By Emily Flitter
NEW YORK (Reuters) - Federal authorities announced fraud charges against a Georgia-based debt collection company and seven of its employees on Tuesday, saying they used threats of jail and other hardball tactics to convince more than 6,000 people to cough up money the company said they owed.
According to a criminal complaint filed by federal prosecutors in Manhattan, the company, Williams Scott & Associates, known as WSA, collected more than $4 million by claiming in phone calls to victims that it had been hired by the U.S. government to collect debts and fees for nonexistent offenses like "check fraud."

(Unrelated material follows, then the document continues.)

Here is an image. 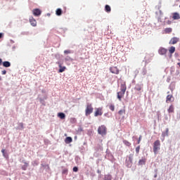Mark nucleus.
<instances>
[{"mask_svg": "<svg viewBox=\"0 0 180 180\" xmlns=\"http://www.w3.org/2000/svg\"><path fill=\"white\" fill-rule=\"evenodd\" d=\"M121 91L117 92V98L119 101H122V98L124 96L125 92L127 89L126 83H122L121 87H120Z\"/></svg>", "mask_w": 180, "mask_h": 180, "instance_id": "1", "label": "nucleus"}, {"mask_svg": "<svg viewBox=\"0 0 180 180\" xmlns=\"http://www.w3.org/2000/svg\"><path fill=\"white\" fill-rule=\"evenodd\" d=\"M160 148H161V142L160 139H157L156 141H155L153 143V152L155 155H157V153L160 150Z\"/></svg>", "mask_w": 180, "mask_h": 180, "instance_id": "2", "label": "nucleus"}, {"mask_svg": "<svg viewBox=\"0 0 180 180\" xmlns=\"http://www.w3.org/2000/svg\"><path fill=\"white\" fill-rule=\"evenodd\" d=\"M93 111H94V107L92 105V103H86V109H85L86 117H89V115H91Z\"/></svg>", "mask_w": 180, "mask_h": 180, "instance_id": "3", "label": "nucleus"}, {"mask_svg": "<svg viewBox=\"0 0 180 180\" xmlns=\"http://www.w3.org/2000/svg\"><path fill=\"white\" fill-rule=\"evenodd\" d=\"M134 153H130L129 155V158H127L125 161V164L128 167H131L133 165V160H134Z\"/></svg>", "mask_w": 180, "mask_h": 180, "instance_id": "4", "label": "nucleus"}, {"mask_svg": "<svg viewBox=\"0 0 180 180\" xmlns=\"http://www.w3.org/2000/svg\"><path fill=\"white\" fill-rule=\"evenodd\" d=\"M98 131L99 134H101V136H105L107 133V128L105 125H101L98 127Z\"/></svg>", "mask_w": 180, "mask_h": 180, "instance_id": "5", "label": "nucleus"}, {"mask_svg": "<svg viewBox=\"0 0 180 180\" xmlns=\"http://www.w3.org/2000/svg\"><path fill=\"white\" fill-rule=\"evenodd\" d=\"M167 94H168V95L167 96V98H166V103H173V101H174V97L173 94L170 95L169 91H167Z\"/></svg>", "mask_w": 180, "mask_h": 180, "instance_id": "6", "label": "nucleus"}, {"mask_svg": "<svg viewBox=\"0 0 180 180\" xmlns=\"http://www.w3.org/2000/svg\"><path fill=\"white\" fill-rule=\"evenodd\" d=\"M103 114V108H96L95 112H94V117H98L101 116Z\"/></svg>", "mask_w": 180, "mask_h": 180, "instance_id": "7", "label": "nucleus"}, {"mask_svg": "<svg viewBox=\"0 0 180 180\" xmlns=\"http://www.w3.org/2000/svg\"><path fill=\"white\" fill-rule=\"evenodd\" d=\"M110 71L111 73H113L114 75H119L120 70L117 67H111L110 68Z\"/></svg>", "mask_w": 180, "mask_h": 180, "instance_id": "8", "label": "nucleus"}, {"mask_svg": "<svg viewBox=\"0 0 180 180\" xmlns=\"http://www.w3.org/2000/svg\"><path fill=\"white\" fill-rule=\"evenodd\" d=\"M158 53L160 54V56H165L167 53V49L160 48Z\"/></svg>", "mask_w": 180, "mask_h": 180, "instance_id": "9", "label": "nucleus"}, {"mask_svg": "<svg viewBox=\"0 0 180 180\" xmlns=\"http://www.w3.org/2000/svg\"><path fill=\"white\" fill-rule=\"evenodd\" d=\"M30 25L34 27H36L37 25V20L34 18V17H31L30 18Z\"/></svg>", "mask_w": 180, "mask_h": 180, "instance_id": "10", "label": "nucleus"}, {"mask_svg": "<svg viewBox=\"0 0 180 180\" xmlns=\"http://www.w3.org/2000/svg\"><path fill=\"white\" fill-rule=\"evenodd\" d=\"M32 13L34 14V15L39 16V15H41V9L35 8L32 10Z\"/></svg>", "mask_w": 180, "mask_h": 180, "instance_id": "11", "label": "nucleus"}, {"mask_svg": "<svg viewBox=\"0 0 180 180\" xmlns=\"http://www.w3.org/2000/svg\"><path fill=\"white\" fill-rule=\"evenodd\" d=\"M179 41V37H172L169 41V44L174 45L175 44H177V42Z\"/></svg>", "mask_w": 180, "mask_h": 180, "instance_id": "12", "label": "nucleus"}, {"mask_svg": "<svg viewBox=\"0 0 180 180\" xmlns=\"http://www.w3.org/2000/svg\"><path fill=\"white\" fill-rule=\"evenodd\" d=\"M147 161V159L146 158H143L139 161V165H145L146 162Z\"/></svg>", "mask_w": 180, "mask_h": 180, "instance_id": "13", "label": "nucleus"}, {"mask_svg": "<svg viewBox=\"0 0 180 180\" xmlns=\"http://www.w3.org/2000/svg\"><path fill=\"white\" fill-rule=\"evenodd\" d=\"M172 18L173 20H179L180 19L179 13H173Z\"/></svg>", "mask_w": 180, "mask_h": 180, "instance_id": "14", "label": "nucleus"}, {"mask_svg": "<svg viewBox=\"0 0 180 180\" xmlns=\"http://www.w3.org/2000/svg\"><path fill=\"white\" fill-rule=\"evenodd\" d=\"M59 70L58 73H63L66 70V67H62L61 64H58Z\"/></svg>", "mask_w": 180, "mask_h": 180, "instance_id": "15", "label": "nucleus"}, {"mask_svg": "<svg viewBox=\"0 0 180 180\" xmlns=\"http://www.w3.org/2000/svg\"><path fill=\"white\" fill-rule=\"evenodd\" d=\"M169 128H167L166 131H162V137H163V139H165V137L168 136H169Z\"/></svg>", "mask_w": 180, "mask_h": 180, "instance_id": "16", "label": "nucleus"}, {"mask_svg": "<svg viewBox=\"0 0 180 180\" xmlns=\"http://www.w3.org/2000/svg\"><path fill=\"white\" fill-rule=\"evenodd\" d=\"M105 12H107V13H110L112 11L110 6H108V4H106V6H105Z\"/></svg>", "mask_w": 180, "mask_h": 180, "instance_id": "17", "label": "nucleus"}, {"mask_svg": "<svg viewBox=\"0 0 180 180\" xmlns=\"http://www.w3.org/2000/svg\"><path fill=\"white\" fill-rule=\"evenodd\" d=\"M172 32V28L171 27L165 28V34H171Z\"/></svg>", "mask_w": 180, "mask_h": 180, "instance_id": "18", "label": "nucleus"}, {"mask_svg": "<svg viewBox=\"0 0 180 180\" xmlns=\"http://www.w3.org/2000/svg\"><path fill=\"white\" fill-rule=\"evenodd\" d=\"M143 89V84H136L134 89H136V91H141V89Z\"/></svg>", "mask_w": 180, "mask_h": 180, "instance_id": "19", "label": "nucleus"}, {"mask_svg": "<svg viewBox=\"0 0 180 180\" xmlns=\"http://www.w3.org/2000/svg\"><path fill=\"white\" fill-rule=\"evenodd\" d=\"M176 48L174 46H171V48L169 49V52L171 54L170 56H172V54H174L175 52Z\"/></svg>", "mask_w": 180, "mask_h": 180, "instance_id": "20", "label": "nucleus"}, {"mask_svg": "<svg viewBox=\"0 0 180 180\" xmlns=\"http://www.w3.org/2000/svg\"><path fill=\"white\" fill-rule=\"evenodd\" d=\"M72 142V137H66L65 139V143H71Z\"/></svg>", "mask_w": 180, "mask_h": 180, "instance_id": "21", "label": "nucleus"}, {"mask_svg": "<svg viewBox=\"0 0 180 180\" xmlns=\"http://www.w3.org/2000/svg\"><path fill=\"white\" fill-rule=\"evenodd\" d=\"M112 176L110 174L105 175L104 176V180H112Z\"/></svg>", "mask_w": 180, "mask_h": 180, "instance_id": "22", "label": "nucleus"}, {"mask_svg": "<svg viewBox=\"0 0 180 180\" xmlns=\"http://www.w3.org/2000/svg\"><path fill=\"white\" fill-rule=\"evenodd\" d=\"M56 13L57 15H61V14H63L62 9H60V8H58V9H56Z\"/></svg>", "mask_w": 180, "mask_h": 180, "instance_id": "23", "label": "nucleus"}, {"mask_svg": "<svg viewBox=\"0 0 180 180\" xmlns=\"http://www.w3.org/2000/svg\"><path fill=\"white\" fill-rule=\"evenodd\" d=\"M168 112H174V105H170L169 109L167 110Z\"/></svg>", "mask_w": 180, "mask_h": 180, "instance_id": "24", "label": "nucleus"}, {"mask_svg": "<svg viewBox=\"0 0 180 180\" xmlns=\"http://www.w3.org/2000/svg\"><path fill=\"white\" fill-rule=\"evenodd\" d=\"M58 117H60V119H65V114L64 112H58Z\"/></svg>", "mask_w": 180, "mask_h": 180, "instance_id": "25", "label": "nucleus"}, {"mask_svg": "<svg viewBox=\"0 0 180 180\" xmlns=\"http://www.w3.org/2000/svg\"><path fill=\"white\" fill-rule=\"evenodd\" d=\"M3 66L5 67L6 68H8L11 67V63L10 62H4Z\"/></svg>", "mask_w": 180, "mask_h": 180, "instance_id": "26", "label": "nucleus"}, {"mask_svg": "<svg viewBox=\"0 0 180 180\" xmlns=\"http://www.w3.org/2000/svg\"><path fill=\"white\" fill-rule=\"evenodd\" d=\"M123 143L125 144V146H128V147H130L131 146V143L129 142L127 139H123Z\"/></svg>", "mask_w": 180, "mask_h": 180, "instance_id": "27", "label": "nucleus"}, {"mask_svg": "<svg viewBox=\"0 0 180 180\" xmlns=\"http://www.w3.org/2000/svg\"><path fill=\"white\" fill-rule=\"evenodd\" d=\"M118 114H119L120 115H123L124 114H125V110H120L118 111Z\"/></svg>", "mask_w": 180, "mask_h": 180, "instance_id": "28", "label": "nucleus"}, {"mask_svg": "<svg viewBox=\"0 0 180 180\" xmlns=\"http://www.w3.org/2000/svg\"><path fill=\"white\" fill-rule=\"evenodd\" d=\"M1 153H3V156H4V158H8V156L7 153H6L4 149H2V150H1Z\"/></svg>", "mask_w": 180, "mask_h": 180, "instance_id": "29", "label": "nucleus"}, {"mask_svg": "<svg viewBox=\"0 0 180 180\" xmlns=\"http://www.w3.org/2000/svg\"><path fill=\"white\" fill-rule=\"evenodd\" d=\"M140 149H141V146H137V147L136 148V150H135V151L136 152L137 154L139 153Z\"/></svg>", "mask_w": 180, "mask_h": 180, "instance_id": "30", "label": "nucleus"}, {"mask_svg": "<svg viewBox=\"0 0 180 180\" xmlns=\"http://www.w3.org/2000/svg\"><path fill=\"white\" fill-rule=\"evenodd\" d=\"M110 110L112 111H114L115 110V105H113V104L110 105Z\"/></svg>", "mask_w": 180, "mask_h": 180, "instance_id": "31", "label": "nucleus"}, {"mask_svg": "<svg viewBox=\"0 0 180 180\" xmlns=\"http://www.w3.org/2000/svg\"><path fill=\"white\" fill-rule=\"evenodd\" d=\"M64 53L65 54H71V50H65Z\"/></svg>", "mask_w": 180, "mask_h": 180, "instance_id": "32", "label": "nucleus"}, {"mask_svg": "<svg viewBox=\"0 0 180 180\" xmlns=\"http://www.w3.org/2000/svg\"><path fill=\"white\" fill-rule=\"evenodd\" d=\"M78 170H79V169H78V167H77V166H75V167H73V172H77Z\"/></svg>", "mask_w": 180, "mask_h": 180, "instance_id": "33", "label": "nucleus"}, {"mask_svg": "<svg viewBox=\"0 0 180 180\" xmlns=\"http://www.w3.org/2000/svg\"><path fill=\"white\" fill-rule=\"evenodd\" d=\"M68 169H64L63 170V172H62L63 174H68Z\"/></svg>", "mask_w": 180, "mask_h": 180, "instance_id": "34", "label": "nucleus"}, {"mask_svg": "<svg viewBox=\"0 0 180 180\" xmlns=\"http://www.w3.org/2000/svg\"><path fill=\"white\" fill-rule=\"evenodd\" d=\"M141 139L142 136H140L139 139H138V144L141 143Z\"/></svg>", "mask_w": 180, "mask_h": 180, "instance_id": "35", "label": "nucleus"}, {"mask_svg": "<svg viewBox=\"0 0 180 180\" xmlns=\"http://www.w3.org/2000/svg\"><path fill=\"white\" fill-rule=\"evenodd\" d=\"M2 75H6V70L4 69V70L1 71Z\"/></svg>", "mask_w": 180, "mask_h": 180, "instance_id": "36", "label": "nucleus"}, {"mask_svg": "<svg viewBox=\"0 0 180 180\" xmlns=\"http://www.w3.org/2000/svg\"><path fill=\"white\" fill-rule=\"evenodd\" d=\"M172 23V20H167V24L171 25Z\"/></svg>", "mask_w": 180, "mask_h": 180, "instance_id": "37", "label": "nucleus"}, {"mask_svg": "<svg viewBox=\"0 0 180 180\" xmlns=\"http://www.w3.org/2000/svg\"><path fill=\"white\" fill-rule=\"evenodd\" d=\"M2 63H3V60H2V59L0 58V65H2Z\"/></svg>", "mask_w": 180, "mask_h": 180, "instance_id": "38", "label": "nucleus"}, {"mask_svg": "<svg viewBox=\"0 0 180 180\" xmlns=\"http://www.w3.org/2000/svg\"><path fill=\"white\" fill-rule=\"evenodd\" d=\"M3 34L0 33V39H1Z\"/></svg>", "mask_w": 180, "mask_h": 180, "instance_id": "39", "label": "nucleus"}, {"mask_svg": "<svg viewBox=\"0 0 180 180\" xmlns=\"http://www.w3.org/2000/svg\"><path fill=\"white\" fill-rule=\"evenodd\" d=\"M178 65H179V67H180V63H178Z\"/></svg>", "mask_w": 180, "mask_h": 180, "instance_id": "40", "label": "nucleus"}, {"mask_svg": "<svg viewBox=\"0 0 180 180\" xmlns=\"http://www.w3.org/2000/svg\"><path fill=\"white\" fill-rule=\"evenodd\" d=\"M25 165H28V164H27V163H25Z\"/></svg>", "mask_w": 180, "mask_h": 180, "instance_id": "41", "label": "nucleus"}, {"mask_svg": "<svg viewBox=\"0 0 180 180\" xmlns=\"http://www.w3.org/2000/svg\"><path fill=\"white\" fill-rule=\"evenodd\" d=\"M9 180H11V179H9Z\"/></svg>", "mask_w": 180, "mask_h": 180, "instance_id": "42", "label": "nucleus"}, {"mask_svg": "<svg viewBox=\"0 0 180 180\" xmlns=\"http://www.w3.org/2000/svg\"><path fill=\"white\" fill-rule=\"evenodd\" d=\"M179 7H180V6H179Z\"/></svg>", "mask_w": 180, "mask_h": 180, "instance_id": "43", "label": "nucleus"}]
</instances>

Debt collectors are frequently accused of harassing people who are behind in paying their bills. But any use of abusive, unfair, or deceptive practices is prohibited under the U.S. Fair Debt Collection Practices Act.
The Federal Trade Commission froze WSA's assets on May 27 and took it into receivership, according to federal court documents. A spokeswoman for the lawyer who represented WSA in the FTC case said he was no longer representing the company and did not know whether it had a new lawyer.
FBI agents on Tuesday arrested the seven people charged, a spokesman for the agency said.
According to the complaint, the WSA employees used aliases like "Mr. Cline" and "Investigator Ace Rogers," telling victims the "national check fraud center" had filed complaints against them and they were facing jail time. The employees read from a script containing phrases that sounded like official legal language.
"Failure to respond will lead to criminal charges being pursued," one line in the script read.
"It's a Class A felony pending against you for theft of property," another said.
The complaint said victims were told that WSA stood for "Warrant Services Association." WSA collected at least $4.1 million from victims through credit card payments between 2010 and early 2014, it said.
None of the seven people arrested could be reached for comment and it was not immediately clear whether any had lawyers.
In the complaint, an FBI agent described listening in on WSA employees' calls to victims. In one instance, a victim was told she would be charged in Los Angeles with "depository check fraud" and "theft by deception" unless she sent WSA $819.04 immediately.
The victim said she had no job and had declared bankruptcy. She asked for proof that the debt was real.
"Don't take care of it, and you'll see just how legit it is," she was told.